### EXTRACTED INFORMATION
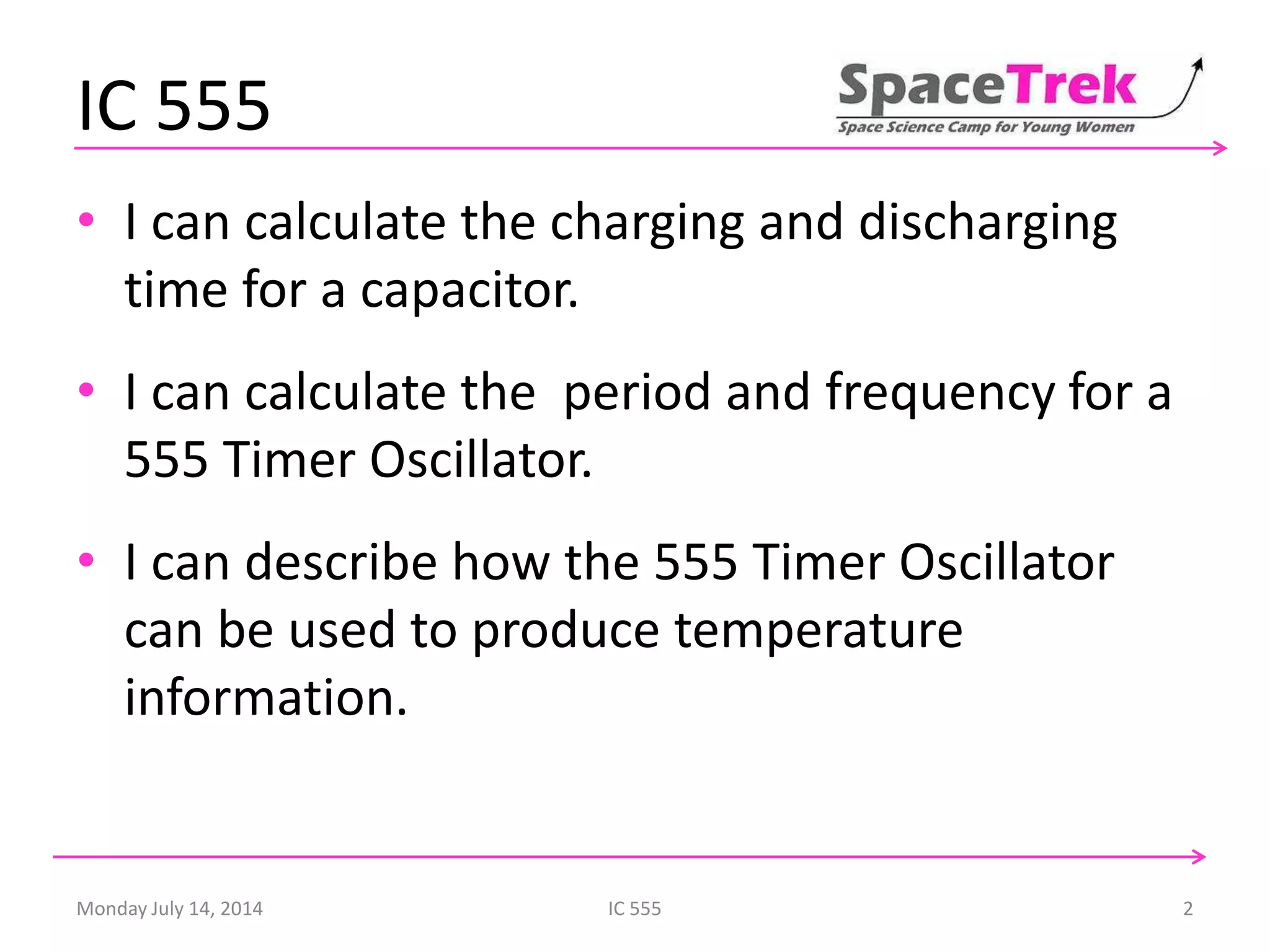 IC 555

SpaceTrek
Space Science Camp for Young Women

• I can calculate the charging and discharging time for a capacitor.

• I can calculate the  period and frequency for a 555 Timer Oscillator.

• I can describe how the 555 Timer Oscillator can be used to produce temperature information.

Monday July 14, 2014
IC 555
2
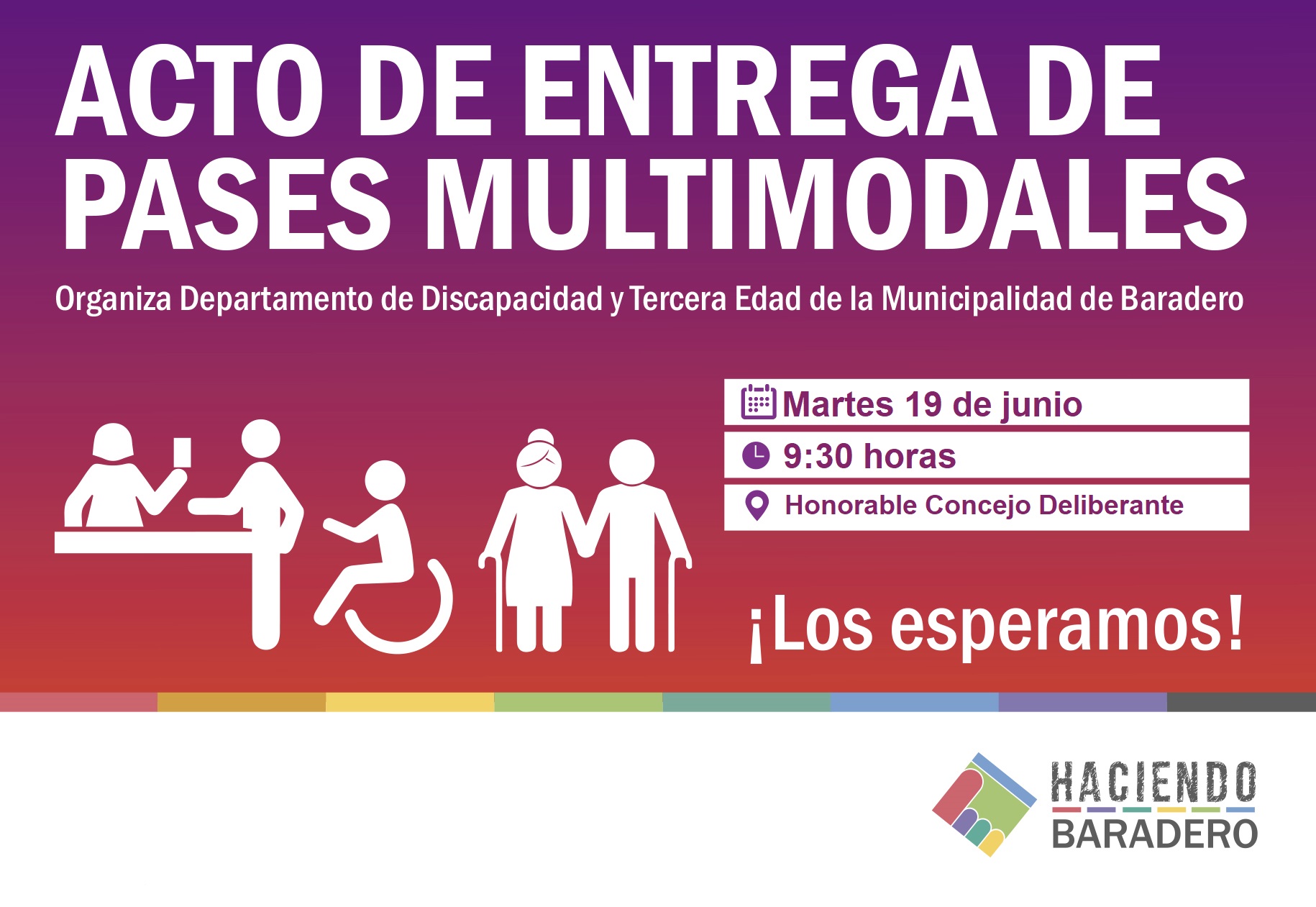 ACTO DE ENTREGA DE PASES MULTIMODALES

Organiza Departamento de Discapacidad y Tercera Edad de la Municipalidad de Baradero

Martes 19 de junio

9:30 horas

Honorable Concejo Deliberante

¡Los esperamos!

HACIENDO BARADERO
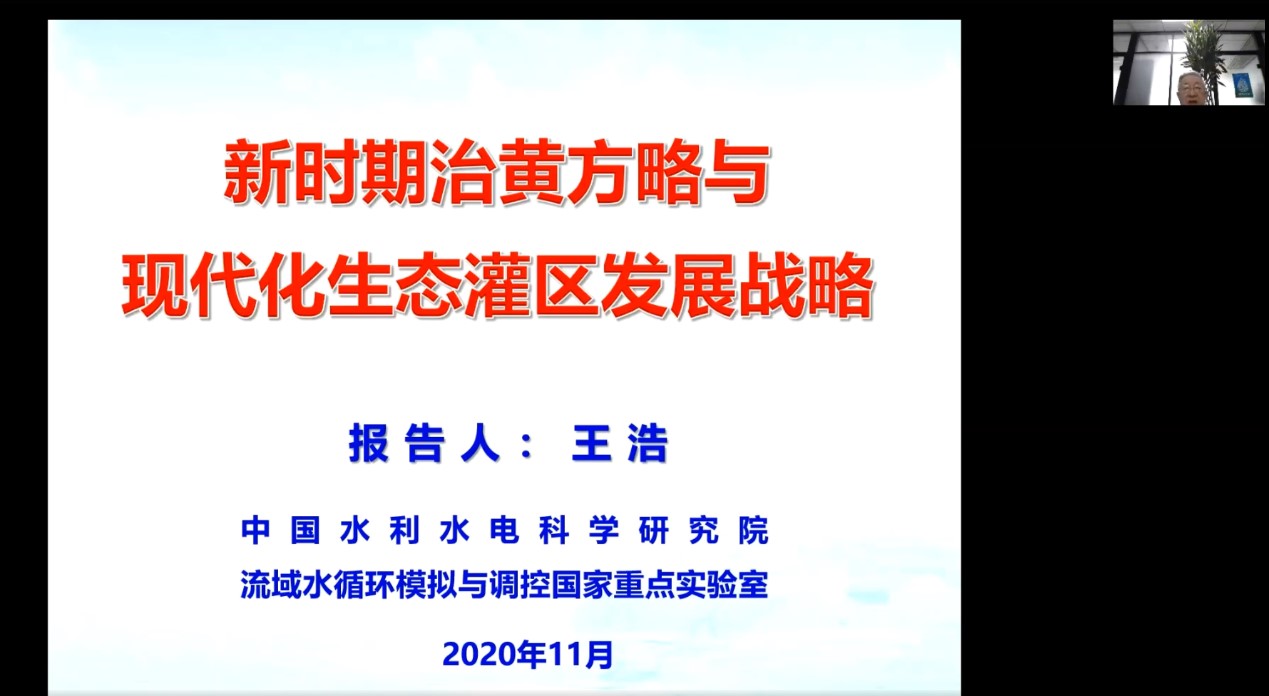 新时期治黄方略与
现代化生态灌区发展战略

报告人：王浩

中国水利水电科学研究院
流域水循环模拟与调控国家重点实验室

2020年11月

### EXERCISE AIM
The line containing "HACIENDO BARADERO" and every line after it, through the end of the material above, are to be printed exactly; no pictures belong in the output.

### TASK RESULT
HACIENDO BARADERO
 新时期治黄方略与
现代化生态灌区发展战略

报告人：王浩

中国水利水电科学研究院
流域水循环模拟与调控国家重点实验室

2020年11月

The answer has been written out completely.